Dem rep. calls for new probe of Jill Kelley, Gen. Allen emails

Rep. Jackie Speier says the Pentagon inspector general did not thoroughly investigate the thousands of exchanges

Topics: Jill Kelley, Jackie Speier, David Petraeus, Gen. John Allen, Paula Broadwell,

Dem rep. calls for new probe of Jill Kelley, Gen. Allen emails (Credit: AP Photo/Chris O'Meara)

Rep. Jackie Speier, D-Calif., has called for a renewed investigation into potentially inappropriate emails exchanged between socialite Jill Kelley and Gen. John Allen.

“The fact that they didn’t even pursue accessing the private e-mails is very disturbing to me,” Speier said of the Pentagon’s inspector general report on the matter, in an interview with USA Today. “Because it would suggest that it was an incomplete investigation at the very least. At the worst: [they were] intentionally not pursuing an investigation into whether or not there was an inappropriate relationship, secrecy, national-security breaches. Classified information.”

The emails in question were the  thousands of exchanges between Gen. Allen and Kelley. Kelley was pulled into the spotlight when she complained to the FBI about harassing emails, eventually revealed to have been sent by David Petraeus’ biographer Paula Broadwell, which eventually led to revelations that Petraeus and Broadwell were having an affair.

From USA Today:

The FBI initially looked at Allen’s case and referred it to the Pentagon for further review. The inspector general told Speier that Allen and Kelley exchanged 3,000 e-mails from July 2010 to July 2012 on his government account. Allen served at Central Command from 2008 until July 2011 when he became the top commander in Afghanistan. Of those e-mails, 41 were reviewed more thoroughly, Speier was told.

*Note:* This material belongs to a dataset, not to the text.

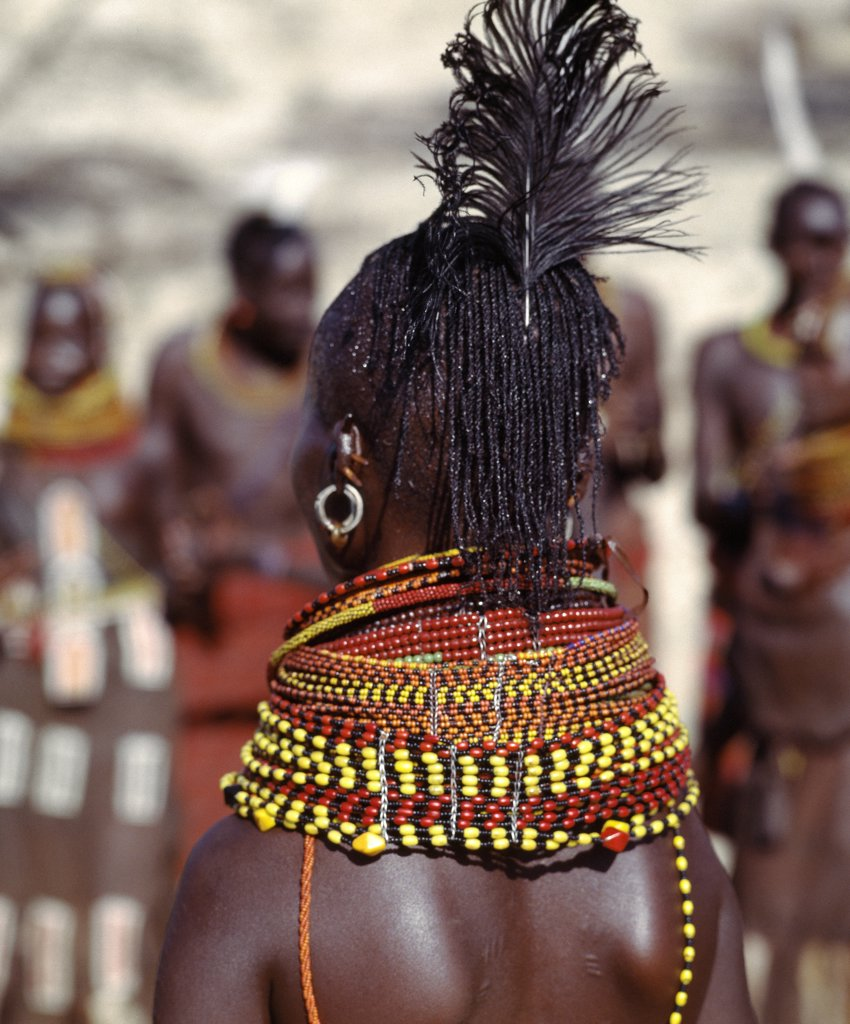 A Turkana woman with braided hair wearing heavy beaded necklaces and a black ostrich feather in the typical attire of Turkana married women. : Stock Photo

“So that’s two years, 1,500 e-mails a year,” Speier, who sits on the House Armed Services Committee, said. ”I don’t think I communicate with my husband by e-mail more than 150 times a year. That’s a lot of e-mails. This is a four-star general in the middle of a war zone. The most disturbing part of my discussion with them was that they requested access to his private e-mail and were denied access and took it no further.”



Since the Petraeus scandal broke, Kelley has sued the Pentagon and the FBI, alleging that after she filed a complaint about the Broadwell emails, both agencies violated the Kelleys’ privacy rights, leaked false and defamatory information, and generally engaged in “damaging leaks, cavalier sexual innuendo, old-fashioned ‘blame the victim’ discrimination, and other privacy violations and slander of the Kelleys by government officials [that] were not authorized conduct within the scope of those officials’ employment.”